By Hailey Le Roy
For the second time since the coronavirus shutdowns, the award-winning Winthrop Rhythm & Blues Festival is returning for another year of intoxicating guitar, smooth vocals, and foot-stomping cadences.
The event, presented Friday through Sunday (July 21-23), will mark 36 years since the event’s founding and 30 years at the Blues Ranch.
From sprucing up the property with a decorative sign and entrance gate to replacing the 30-year-old wooden stage, the nonprofit Winthrop Music Association is gearing up for a comparable turnout to last year’s sold-out festival, which bustled with blues-goers eager to leave the house after being stuck inside.
Friday night’s activities are shifting to the main stage, with opening acts Jackie Venson and Too Slim & The Taildraggers taking the spotlight. Like years past, however, attendees can expect the latter part of all three nights to ensue in the beer garden with the Methow Juke Joint All-Stars. This tradition concludes each night with fan-favorite acts and surprise performances, allowing for some of Winthrop’s most beloved artists to permeate the late-night air with their iconic sound.
Proceeds from Friday’s concert go to nonprofits such as The Cove in Twisp.
Saturday night performers include Grammy winner Christone “Kingfish” Ingram, as well as Grammy-nominated North Mississippi Allstars and Ruthie Foster. Sunday’s lineup boasts accomplished Judith Hill, who has worked with world-renowned artists Michael Jackson and Prince; and Marc Broussard, who recently released a song with acclaimed guitarist Joe Bonamassa.
However, this is just a taste of the massive lineup found on the event’s website: https://winthropbluesfestival.com/.
Event founder Jimmy Smith described his idea to establish a blues festival within Winthrop’s “cowboy country” as having an unforeseeable future in its initial stages. For the first six years of its production, the event did not have a consistent location.
“There’s been many years we thought it was going to be the last,” Smith said.
Now, the event has thoroughly established itself within the community and beyond. It stimulates the Methow Valley economy and is the recipient of multiple awards.
Smith says he did not expect the success, describing him and his team as “just a bunch of hippies wanting to put on a concert and have some fun.”
The event has changed quite a bit since its genesis, with the audience diversifying more each year.

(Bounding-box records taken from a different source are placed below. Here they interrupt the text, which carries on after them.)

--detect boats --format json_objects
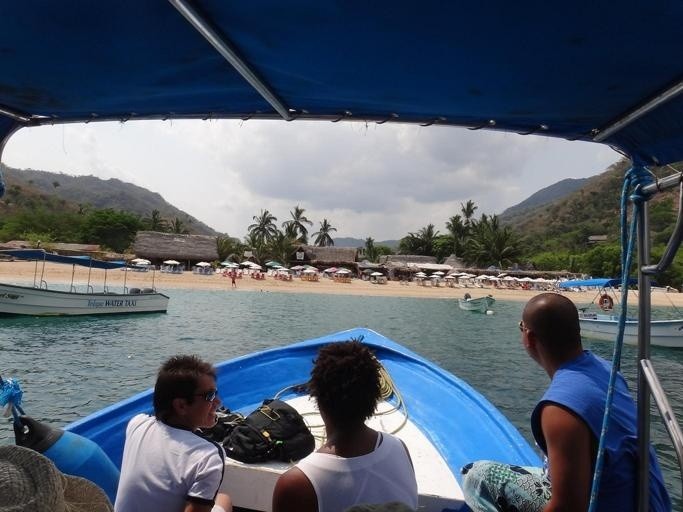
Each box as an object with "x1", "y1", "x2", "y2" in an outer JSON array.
[
  {"x1": 458, "y1": 296, "x2": 495, "y2": 315},
  {"x1": 0, "y1": 326, "x2": 552, "y2": 512},
  {"x1": 559, "y1": 276, "x2": 682, "y2": 349},
  {"x1": 0, "y1": 249, "x2": 170, "y2": 315}
]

As the generation the event was initially catered to grows older, the Winthrop Music Association has expanded its palette to include younger R&B lovers. Nowadays, most of the festival’s audience comes from Seattle, including both young families and old-fashioned blues-goers.
Despite genre shifts and new artists, Smith says the festival has built a trusting rapport with its audience.
“Even if they haven’t heard of this particular band, they know it’s going to be really good,” he said.
Familiarize yourself with this year’s sound by checking out the festival’s Spotify playlist, located on the event’s “Home” page.
Security is getting tighter with a new “infield policy.” Attendees should prepare to open all bags and coolers upon entering the premises. More on the new entry requirements is on the event’s website.
“The Blues Ranch” is located at 19190 State Route 20.